それは、通勤通学の混雑時に横須賀線が単独で走る区間、または総武線の区間で乗降する場合です。要するに、E217系でしか到達できない駅を利用す場合にのみ、その効用が発揮されます。例えば、保土ヶ谷駅から戸塚駅、北鎌倉駅以南を使う場合は横須賀線でしか行けないので、混雑していても一度座ってしまえばあとは到着を待つのみです。
逆を言えば、横須賀線区間内でも東海道線と並走する区間を利用するのであれば効用はほぼ得られないか、損をすることになります。
ここで浮き彫りになるのが、先ほども登場した「乗り心地」問題です。
同じ普通列車グリーン車を連結した列車にはもう一種類、E233系という車両が存在し静粛性やエアサスペンションなど車内の快適性はE217系よりはるかに良いものになっています。
同じ千円で古いE217系を選ぶか、新しいE233系を選ぶか。
どちらに乗っても到達できる駅へ行くのであれば、新しいE233系のグリーン車で快適に移動するほうが良いでしょう。
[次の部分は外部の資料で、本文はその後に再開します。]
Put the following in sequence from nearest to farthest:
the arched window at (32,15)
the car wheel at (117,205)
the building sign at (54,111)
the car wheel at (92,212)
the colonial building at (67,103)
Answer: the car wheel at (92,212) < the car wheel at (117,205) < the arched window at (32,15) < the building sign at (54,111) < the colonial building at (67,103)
グリーンアテンダントによる車内サービスのレベルも全く変わりません。
また、総武線で成田空港へ向かうが荷物が多いという場合にもこのグリーン車は機能します。車両の両端部分が1階建てで、比較的しっかりとした荷物棚と座席裏のスペースに置くことが出来るからです。同じ機構がE233系にも備わっていますが、成田空港へ乗り入れてはいないので実質E217系のグリーン車のみがもつ利便性と言えるでしょう。
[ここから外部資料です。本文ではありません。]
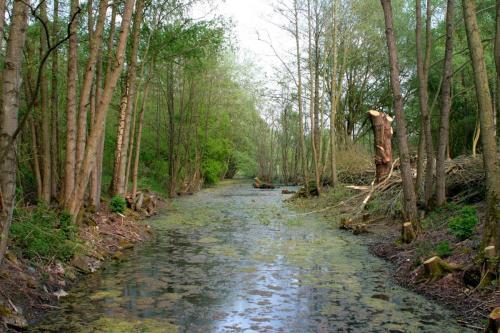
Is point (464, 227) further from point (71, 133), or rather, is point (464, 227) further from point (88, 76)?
point (71, 133)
ここまでE217系のグリーン車の利用価値について挙げてきましたが、総じて言うなればこの設備は「贅沢品」としての価値は高くはないが、利用する場面によっては便利な商品ですね。退役の迫るE217系ですが、目的によってE233系と使い分ければまだまだそのパフォーマンスを発揮するだけの能力を持った素晴らしい車両です。